[[ Input for this task, beginning ]]
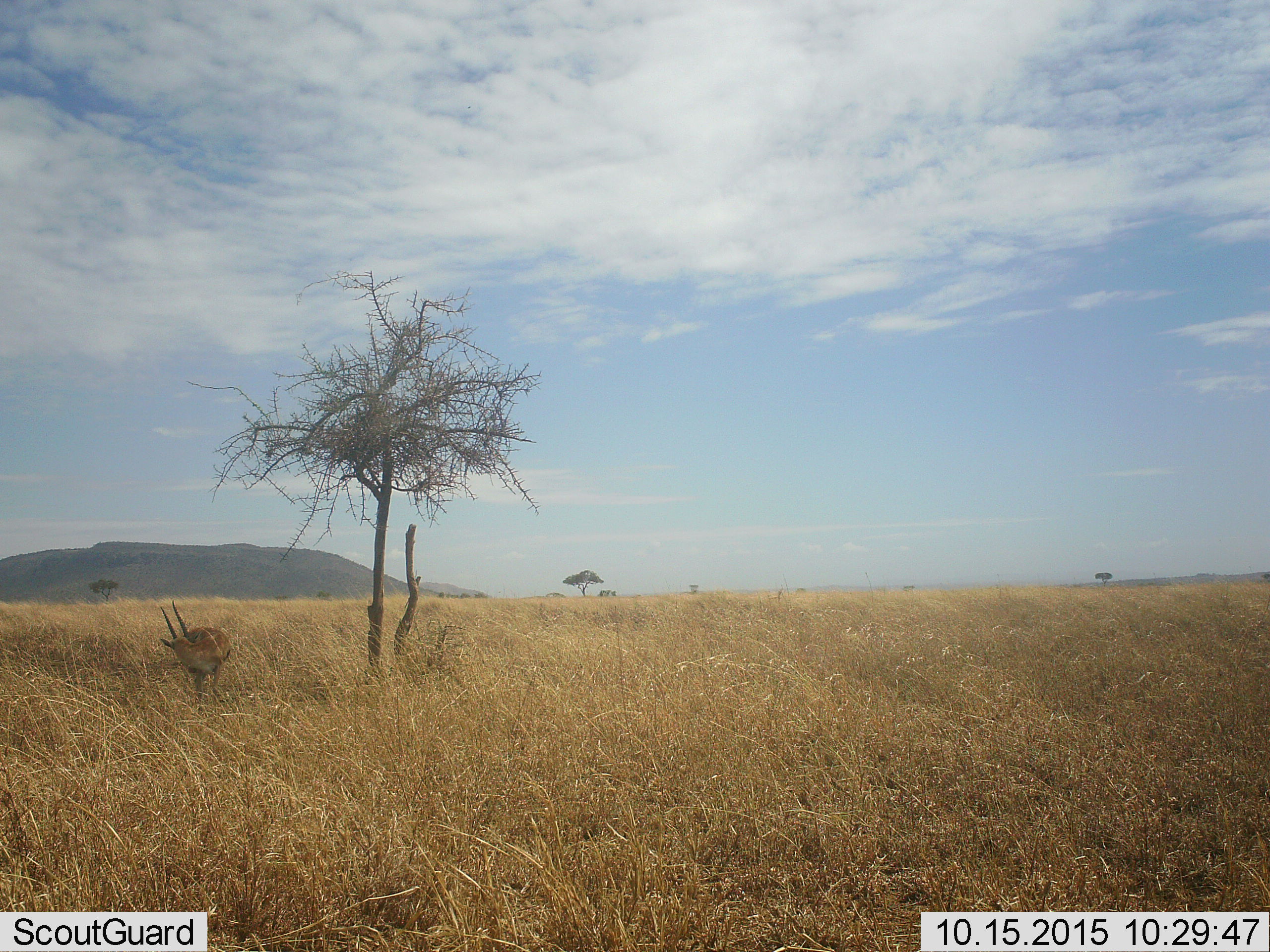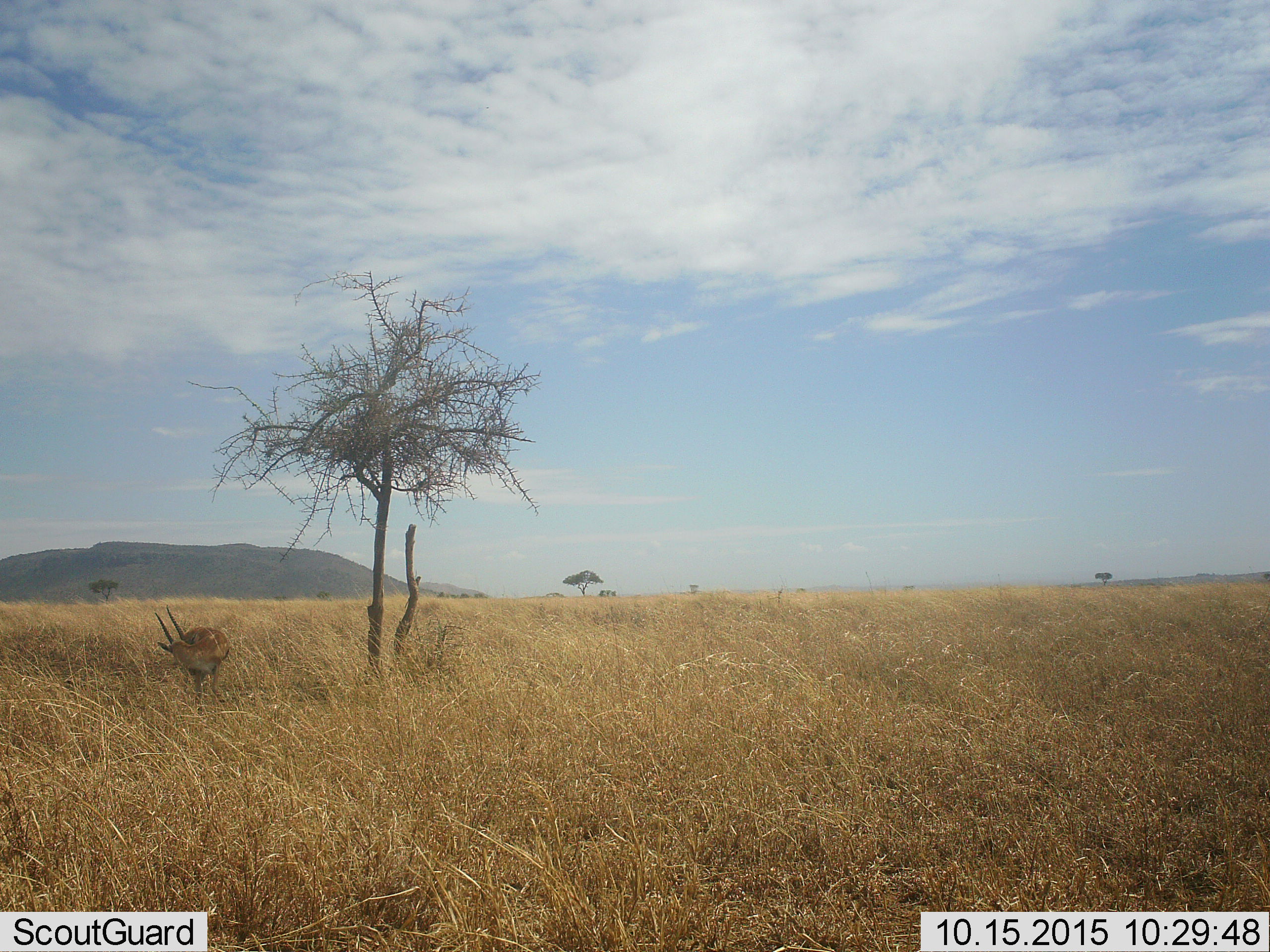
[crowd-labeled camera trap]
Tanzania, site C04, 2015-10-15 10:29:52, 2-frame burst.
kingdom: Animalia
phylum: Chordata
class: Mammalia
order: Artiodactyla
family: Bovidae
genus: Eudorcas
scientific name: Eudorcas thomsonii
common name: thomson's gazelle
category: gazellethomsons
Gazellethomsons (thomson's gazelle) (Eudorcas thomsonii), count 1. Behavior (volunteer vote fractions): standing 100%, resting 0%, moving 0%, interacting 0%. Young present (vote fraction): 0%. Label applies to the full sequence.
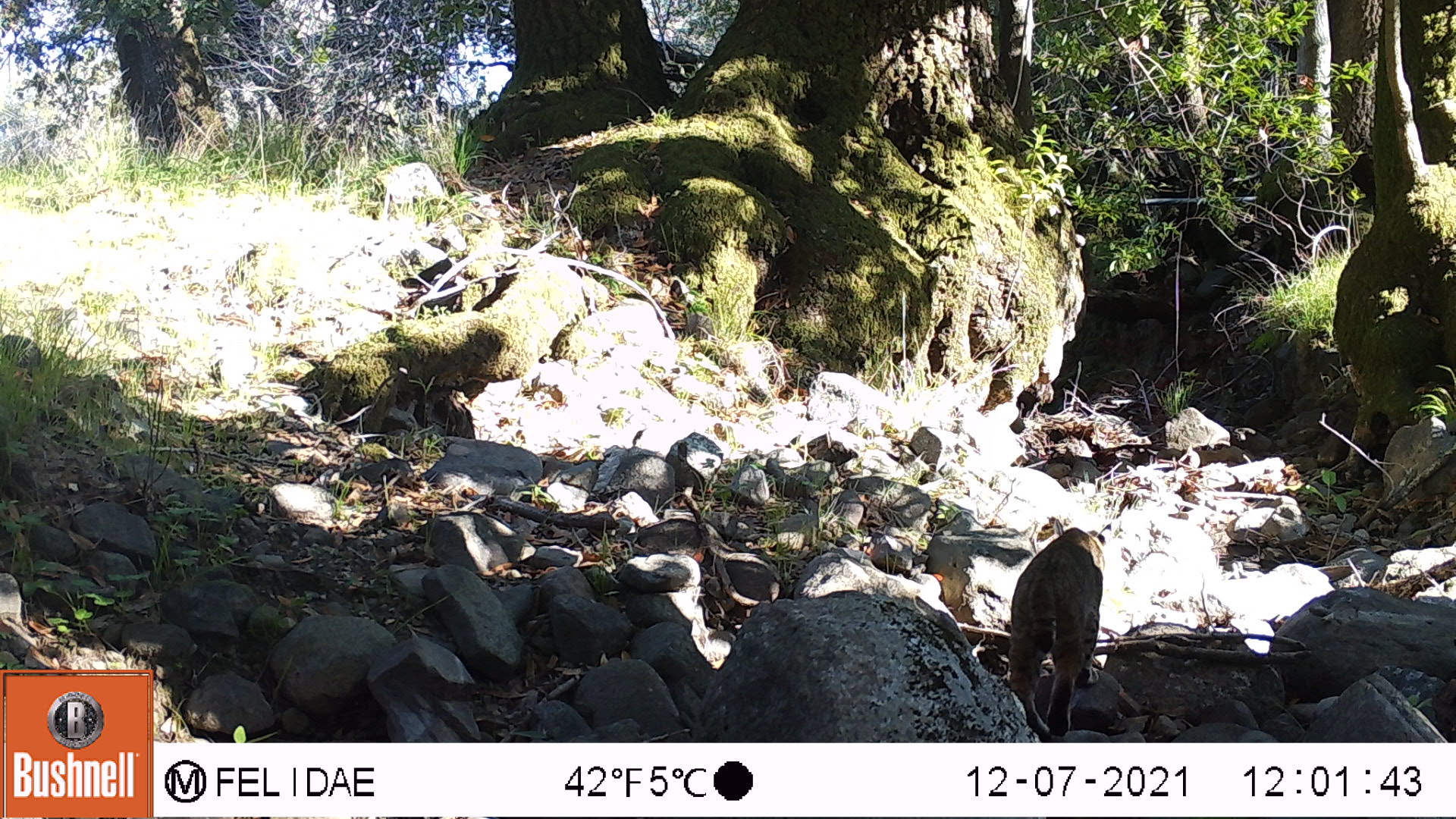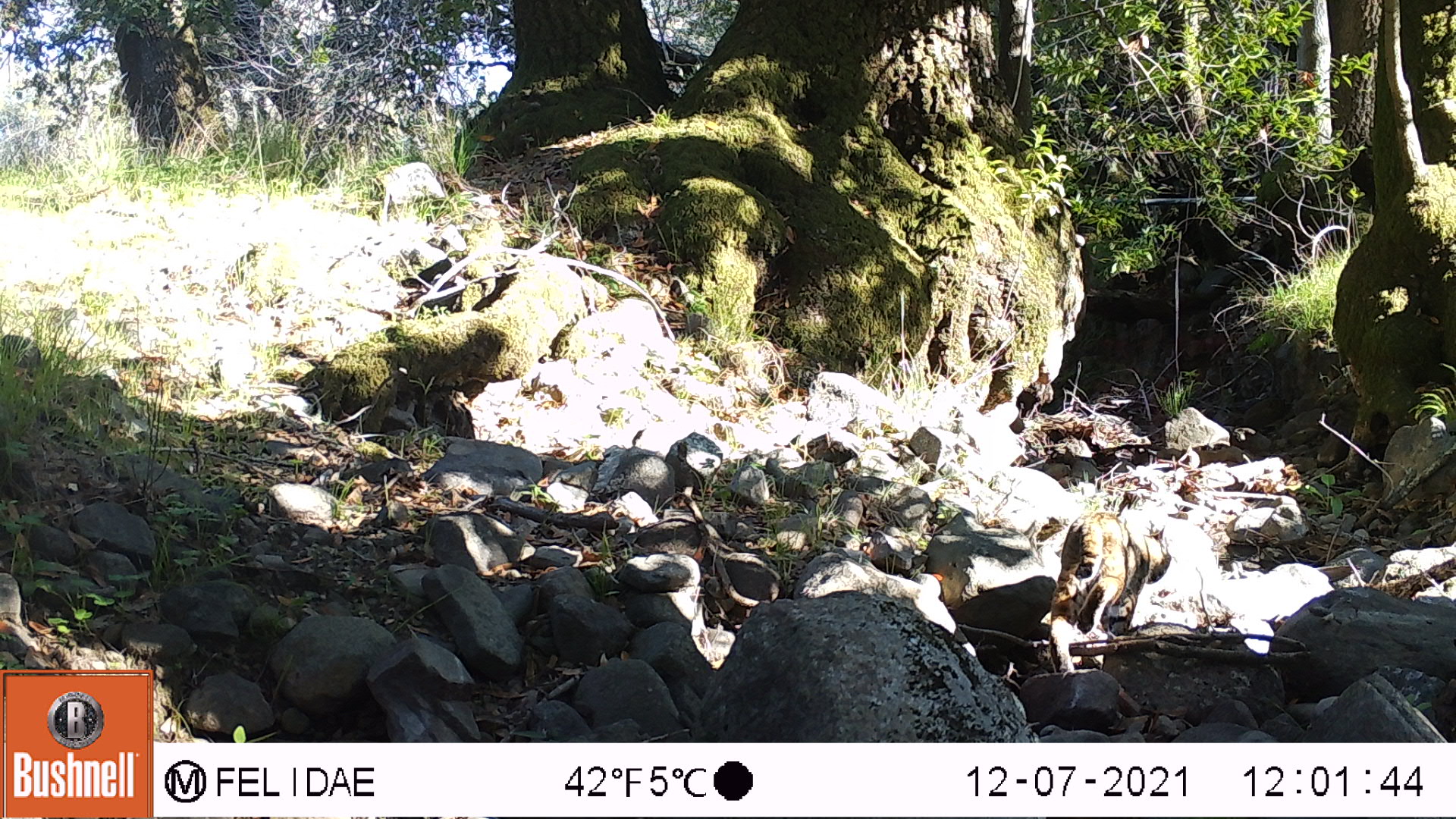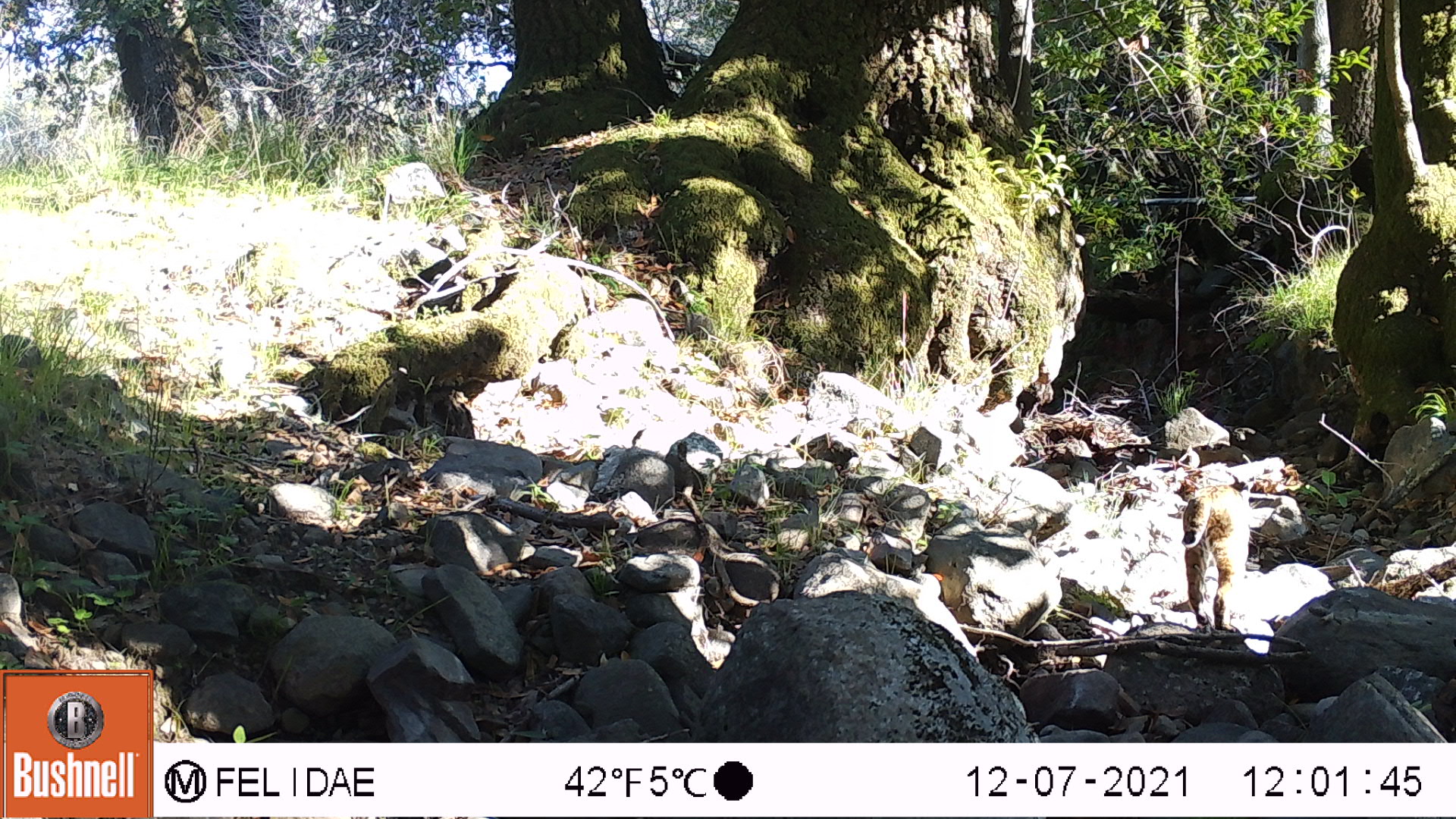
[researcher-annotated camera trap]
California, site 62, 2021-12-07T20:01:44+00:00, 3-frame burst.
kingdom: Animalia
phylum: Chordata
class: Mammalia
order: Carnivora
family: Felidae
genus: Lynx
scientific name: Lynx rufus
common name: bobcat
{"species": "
[[ Input for this task, end ]]
**What you will do:**
From the first line to the last, restate the entries exactly, without pictures.

**Response area:**
[crowd-labeled camera trap]
Tanzania, site C04, 2015-10-15 10:29:52, 2-frame burst.
kingdom: Animalia
phylum: Chordata
class: Mammalia
order: Artiodactyla
family: Bovidae
genus: Eudorcas
scientific name: Eudorcas thomsonii
common name: thomson's gazelle
category: gazellethomsons
Gazellethomsons (thomson's gazelle) (Eudorcas thomsonii), count 1. Behavior (volunteer vote fractions): standing 100%, resting 0%, moving 0%, interacting 0%. Young present (vote fraction): 0%. Label applies to the full sequence.
[researcher-annotated camera trap]
California, site 62, 2021-12-07T20:01:44+00:00, 3-frame burst.
kingdom: Animalia
phylum: Chordata
class: Mammalia
order: Carnivora
family: Felidae
genus: Lynx
scientific name: Lynx rufus
common name: bobcat
{"species": "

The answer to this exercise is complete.